- Directed by: Paolo Zucca [it]
- Screenplay by: Paolo Zucca Barbara Alberti Geppi Cucciari
- Produced by: Amedeo Pagani Francesca Cima Nicola Giuliano Daniel Burman Genc Permeti
- Starring: Jacopo Cullin [it] Stefano Fresi Francesco Pannofino
- Cinematography: Ramiro Civita
- Edited by: Sarah McTeigue
- Music by: Andrea Guerra
- Release date: 2018;
- Language: Italian

= The Man Who Bought the Moon =

2018 comedy film

The Man Who Bought the Moon (Italian: L'uomo che comprò la Luna, Spanish: El hombre que compró la luna) is a 2018 Italian-Argentine-Albanian comedy film co-written and directed by Paolo Zucca and starring Jacopo Cullin, Stefano Fresi and Francesco Pannofino.

== Cast ==
- Jacopo Cullin as Kevin Pirelli / Gavino Zoccheddu
- Stefano Fresi as Pino
- Francesco Pannofino as Dino
- Benito Urgu as Badore
- Ángela Molina as Teresa
- Lazar Ristovski as Taneddu
- Andrea Prodan as Dr. Badaloni

==Production==
The film was shot between Cagliari, Oristano, San Vero Milis, Cabras and Buenos Aires. Shooting wrapped in late October 2017. Zucca cited among its inspirations the 1973 comic book Asterix in Corsica.

==Release==

The film premiered at the 23rd Busan International Film Festival, in the Flash Forward section. It served as pre-opening film at the 2018 Rome Film Festival. It was released in Sardinian cinemas on 4 April 2019, before expanding nationally on 2 May 2019.

==Reception==
In its first week of release, the film had the second-highest grossing per theater, very close to The Avengers.

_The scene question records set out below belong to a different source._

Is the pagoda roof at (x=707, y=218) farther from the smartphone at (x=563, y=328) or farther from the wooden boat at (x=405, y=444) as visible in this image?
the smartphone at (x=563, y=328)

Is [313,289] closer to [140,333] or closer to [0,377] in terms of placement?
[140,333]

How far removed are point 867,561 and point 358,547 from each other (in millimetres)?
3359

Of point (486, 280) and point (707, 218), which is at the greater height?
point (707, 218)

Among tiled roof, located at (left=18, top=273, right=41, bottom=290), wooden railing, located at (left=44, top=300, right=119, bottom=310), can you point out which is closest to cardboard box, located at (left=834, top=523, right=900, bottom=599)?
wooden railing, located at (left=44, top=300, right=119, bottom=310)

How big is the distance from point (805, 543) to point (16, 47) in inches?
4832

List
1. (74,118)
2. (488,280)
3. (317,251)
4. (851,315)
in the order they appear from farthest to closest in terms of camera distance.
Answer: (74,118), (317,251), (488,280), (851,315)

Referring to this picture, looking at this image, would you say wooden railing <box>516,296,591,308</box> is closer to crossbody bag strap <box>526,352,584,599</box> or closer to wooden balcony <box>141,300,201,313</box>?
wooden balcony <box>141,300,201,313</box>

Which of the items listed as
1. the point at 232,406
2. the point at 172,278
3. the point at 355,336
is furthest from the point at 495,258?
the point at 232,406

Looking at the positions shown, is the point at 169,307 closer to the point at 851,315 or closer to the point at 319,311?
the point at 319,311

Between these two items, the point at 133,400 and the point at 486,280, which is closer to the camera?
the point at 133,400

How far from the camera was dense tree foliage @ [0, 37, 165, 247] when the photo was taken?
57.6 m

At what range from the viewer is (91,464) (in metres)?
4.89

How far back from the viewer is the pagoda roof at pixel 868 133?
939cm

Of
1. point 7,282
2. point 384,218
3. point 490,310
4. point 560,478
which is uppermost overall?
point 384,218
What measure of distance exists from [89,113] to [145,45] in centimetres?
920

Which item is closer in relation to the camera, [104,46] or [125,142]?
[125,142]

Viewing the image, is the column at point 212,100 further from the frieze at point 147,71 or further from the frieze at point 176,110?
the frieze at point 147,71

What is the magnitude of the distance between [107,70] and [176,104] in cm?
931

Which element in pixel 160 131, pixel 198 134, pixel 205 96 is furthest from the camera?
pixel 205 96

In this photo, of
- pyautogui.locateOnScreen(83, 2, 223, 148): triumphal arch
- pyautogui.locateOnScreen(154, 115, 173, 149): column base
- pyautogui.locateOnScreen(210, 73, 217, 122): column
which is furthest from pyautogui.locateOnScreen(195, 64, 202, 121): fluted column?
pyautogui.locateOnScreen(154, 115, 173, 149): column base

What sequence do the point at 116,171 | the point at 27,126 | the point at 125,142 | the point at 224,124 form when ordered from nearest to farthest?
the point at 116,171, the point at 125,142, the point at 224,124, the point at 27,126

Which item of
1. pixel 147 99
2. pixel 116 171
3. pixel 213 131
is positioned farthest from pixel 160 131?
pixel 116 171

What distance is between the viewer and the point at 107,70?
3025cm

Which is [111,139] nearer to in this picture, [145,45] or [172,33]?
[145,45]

The film has been described as "a surreal, absurdist journey aiming to push the boundaries of comedic drama while handing out a succession of breathtaking sceneries" and "a deliciously arty and far fetched slapstick".

For his performance in this film, in Don't Stop Me Now and in C'è tempo, Stefano Fresi won the 2019 Nastro d'Argento for best comedy actor.